I’m going to stick to this new monthly post, discussing what I read in the previous month. Nothing formal, and nothing very detailed – just some short recommendations (or warnings) from a reading enthusiast to other readers and writers. So, last month, here’s some of what I read:
Before They Are Hanged by Joe Abercrombie
Last month I spoke volumes about The Blade Itself, the first book in this trilogy. Despite my stack of books to read at home, I went out and bought the sequel almost immediately. Surprisingly, the sequel is even better. The principle characters are tested in a variety of ways, the world is expanded and explored, and Abercrombie maintains his incredible balance of tension, action and gallows humor throughout. If you haven’t already started this trilogy, do it now.
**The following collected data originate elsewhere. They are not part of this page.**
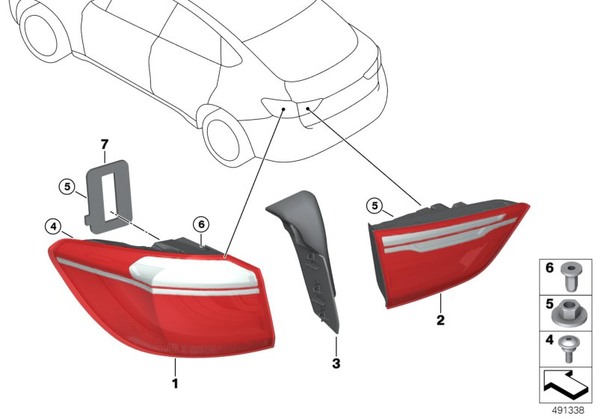 7
5
4
6
5
1
3
2
6
5
4
491338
Hieroglyph, edited by Ed Finn and Kathryn Cramer
I also mentioned last month that I had started reading the anthology Hieroglyph. The collection of stories in here are solid takes on what might happen in a world where technology actually saves humanity instead of destroying it. Like with any collection, you’ll find that some stories resonate with you more than others. My particular favorites were “Degrees of Freedom” by Karl Schroeder – looking at Native communities in Canada achieving independence through social networking – and “Tall Tower” by Charlie Jane Anders, which focuses on an old cowboy who wants his faithful horse to be able to ascend beyond Earth just like humanity.
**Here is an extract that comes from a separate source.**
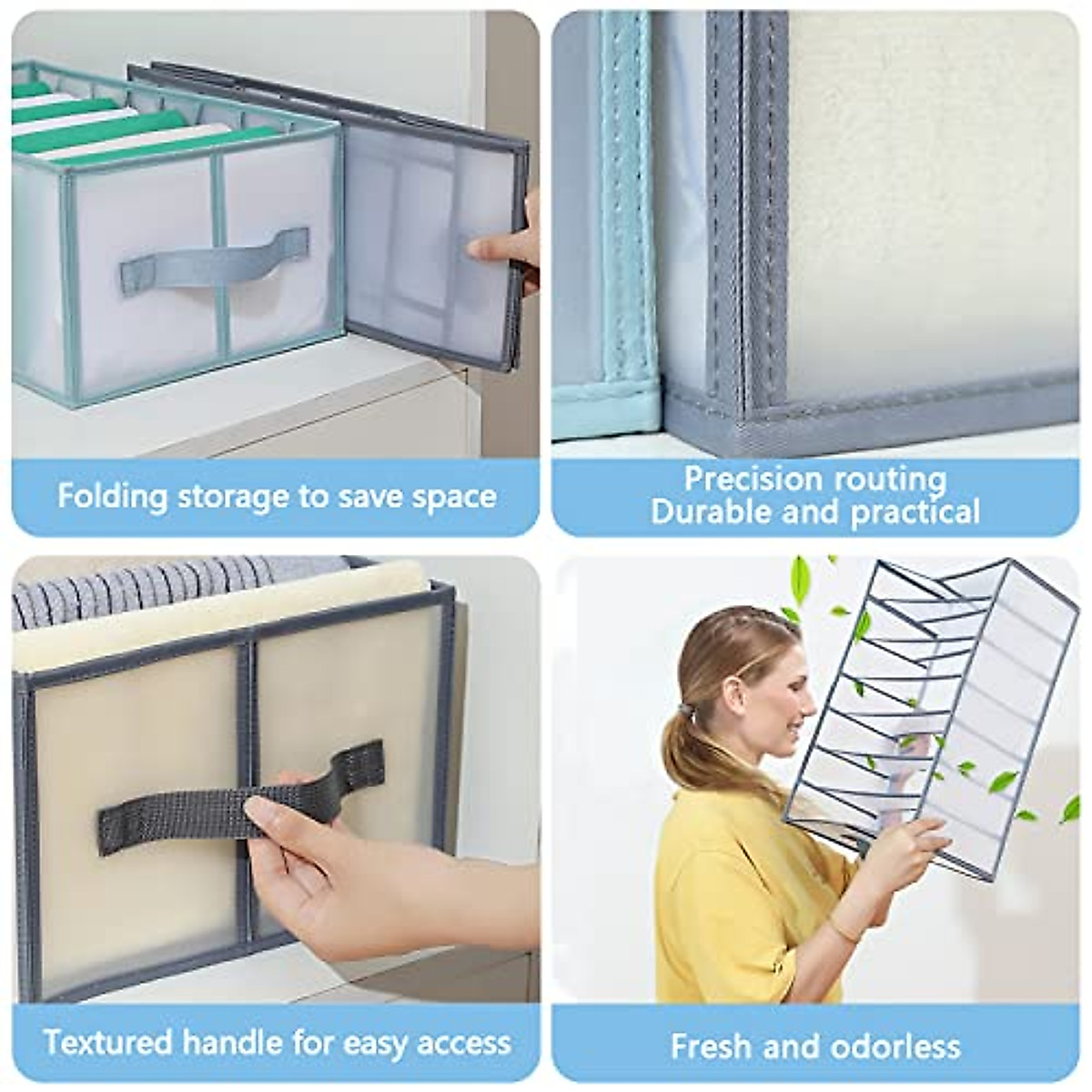 Folding storage to save space

Precision routing
Durable and practical

Textured handle for easy access

Fresh and odorless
Soulminder by Timothy Zahn
Being an avid reader of the Star Wars expanded universe (pre-Disney) I’m naturally a huge fan of Zahn’s Thrawn trilogy. This is the first non-Star Wars novel by Zahn I’ve checked out – and you know what, I really enjoyed it. The premise of a device that can hold people’s souls is explored very organically, through a variety of natural repercussions and the question of ethical concerns around technology. I was actually halfway through before I realized that the bulk of the novel is people talking; Zahn does an incredible job here of creating tension, conflict and great pacing with only conversation driving the narrative, and if I ever get the chance to teach a writing class, I’ll probably use a snippet from this novel as an exemplar.